*Task instructions*
Rewrite the part of the forum thread starting at "QS's .rhosts must" and ending at "than quorum server(network-based)", replacing "vulnerability" with "weakness".

*Text passage*

Operating System - HP-UX
1833758 Members
2599 Online
110063 Solutions
New Discussion

lock disk vs. quorum server

 

lock disk vs. quorum server

Hi,

just wondering, in a 2 node cluster, what are the advantages of a lock disk over a quorum server and vice versa?
I've been reading up on both and don't see a clear advantage of one above the other.
Below is a brief description of the hardware that I can use for this cluster.

Please focus only on this comparison as i can see clearly how a quorum server can be helpfull is you have multiple clusters.
Also, this is only regarding a 2 node cluster (campus cluster) over 2 sites, all disks on EMC symmetrics and the systems are 2 superdome n-pars.

Thanks for all in advance.
Emiel
10 REPLIES 10
Stephen Doud
Honored Contributor

Re: lock disk vs. quorum server

In discussing the cluster arbitration methods, it is important to understand
that arbitration to form a new cluster only comes into play when exactly half
of the nodes in the cluster cannot reach the other half over the heartbeat
network(s). This is sometimes called the 50% rule. Arbitration is not
involved when a heartbeat outage occurs between 25%/75% or 33%/66% of the
servers. In such a case, the minority-side of nodes will reboot themselves.

When heartbeat is lost to one or more servers, the cluster must reform in
order to insure that potentially failed packages are adopted by legitimately
operating servers. The arbitration process insures that one and only one
cluster will assume responsibility for orphaned packages. The nodes not
achieving cluster reformation will reboot themselves to preserve data
integrity.

Regarding configuring a 4-node cluster with cluster arbitration. ServiceGuard
supports any of these methods of course, but here are the pros/cons to the
various cluster arbitration methods:

Quorum Server
-------------
PROS: Can support up to 50 2-node clusters
Failover time shortened because quorum server access is faster than
lock disk access

CONS: Requires a server outside of the cluster be loaded with the quorum
server (QS) software (maintenance required).

Cluster node communication with the quorum server is subject to network
failure

QS's .rhosts must be updated to allow access to cluster nodes (possible
security issue).

Single cluster lock disk
------------------------
PROS: Simple to configure - allow cmquerycl to select one

CONS: Must have a shared VG between all 4 nodes in the cluster

The single cluster lock disk is a single-point of failure - but it is
only a vulnerability if it is unavailable when the 50% rule comes into
play.

Lock disk access (disk-I/O) is slower than quorum server(network-based)

Dual cluster lock disk
----------------------
PROS: Recommended in scenario where 50% of the nodes are in a different
location than the other 50% of the nodes - providing for site failure.

CONS: Could cause split brain clusters if only the heartbeat network fails
and not one of the 2 sites. (DATA CORRUPTION POSSIBLE)

No arbitration
--------------
PROS: easy to configure (?)

CONS: All nodes reboot when a 50/50 split occurs in the heartbeat net.

*Dataset content*
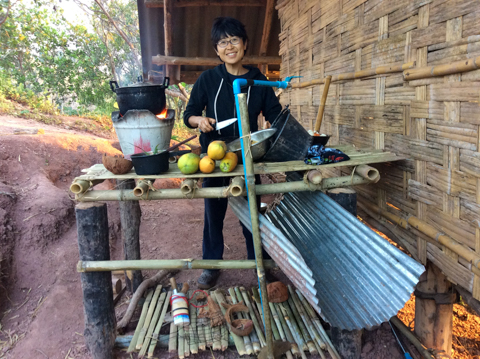 タイのパーマカルチャー・ファームで調理中の妻・沙恵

*Task answer*
QS's .rhosts must be updated to allow access to cluster nodes (possible
security issue).

Single cluster lock disk
------------------------
PROS: Simple to configure - allow cmquerycl to select one

CONS: Must have a shared VG between all 4 nodes in the cluster

The single cluster lock disk is a single-point of failure - but it is
only a weakness if it is unavailable when the 50% rule comes into
play.

Lock disk access (disk-I/O) is slower than quorum server(network-based)